Bas Eickhout, the lead candidate for the Greens, said: “The far-Right has been feeding farmers with the lie that Europe, and the Green Deal, are to blame for their hardship.” 

The Greens’ nightmare scenario is the EPP entering into a post-election alliance with the eurosceptic European Conservatives and Reformists (ECR) group or even the hard-Right Identity and Democracy (ID) group, although it is seen as deeply toxic.

An ECR and ID alliance would be the second largest group in the parliament behind the EPP.

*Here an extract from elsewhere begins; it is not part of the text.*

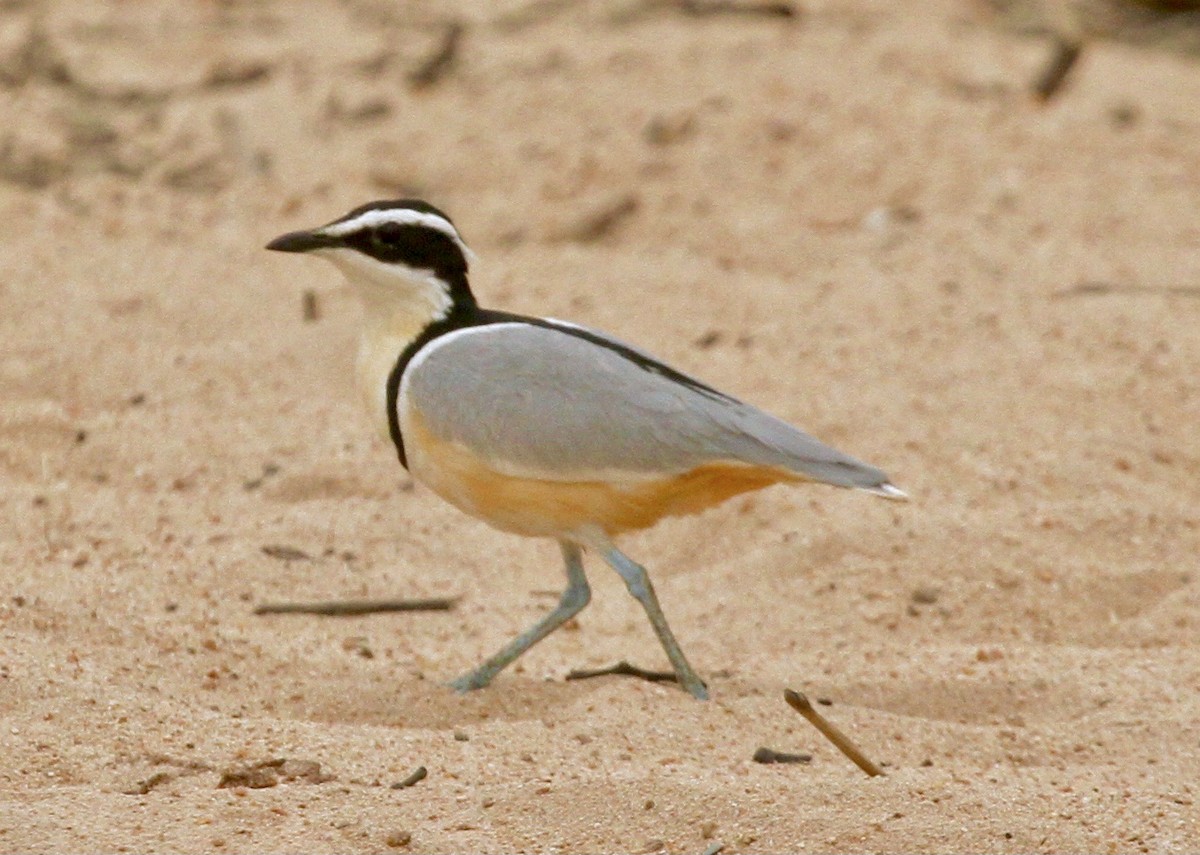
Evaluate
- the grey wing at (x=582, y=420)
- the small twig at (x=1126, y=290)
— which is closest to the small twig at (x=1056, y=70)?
the small twig at (x=1126, y=290)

Mrs Von der Leyen has refused to rule out a Right-wing pact with the ECR, which would end the informal grand coalition of centrist pro-EU parties that has always run the co-legislating parliament.

The Greens have threatened to vote against her reappointment if she makes a deal with the ECR but that would be entirely symbolic.

A majority Right-wing parliament could amend new climate legislation but also weaken existing laws as they come up for review.

A law banning the sale of  beef, soy, palm oil, wood, rubber, coffee and chocolate from deforestation areas was passed last year. Some governments are already calling for implementation to be delayed.

It is up for review by the end of 2024 and 2025 to see if it can be extended to woodland and later other ecosystems such as wetlands.

The EU’s target of a 90 per cent net emissions reduction is also under threat. Energy efficiency and renewable targets are up for review in 2027, as are rules for the energy performance of buildings in 2028.

Prof Frank Furedi, director of the conservative MMC think tank, said: “A lot of these policies on net zero have been invented in the boardrooms of EU politicians without consideration of their impact on ordinary people.

“Most ordinary people think the green agenda is something that is alien to their lives and undermines their living standards.”

There have been some late glimmers of hope for the Greens.

In the Netherlands, the birthplace of the farmers’ movement, exit polls showed Geert Wilders coming a narrow second to an alliance of Green and Left-wing parties led by ex-EU climate tsar Frans Timmermans.

His single-seat victory has bolstered hopes that the centre could hold off the hard-Right challenge, which some polls hint at.

“Even if the far-Right doesn’t gain political control of the EU project, it will certainly gain, due to its record-high number of seats, some profound, potentially destabilising, political influence,” said Alberto Alemanno, Jean Monnet professor in EU law at HEC Paris Business School.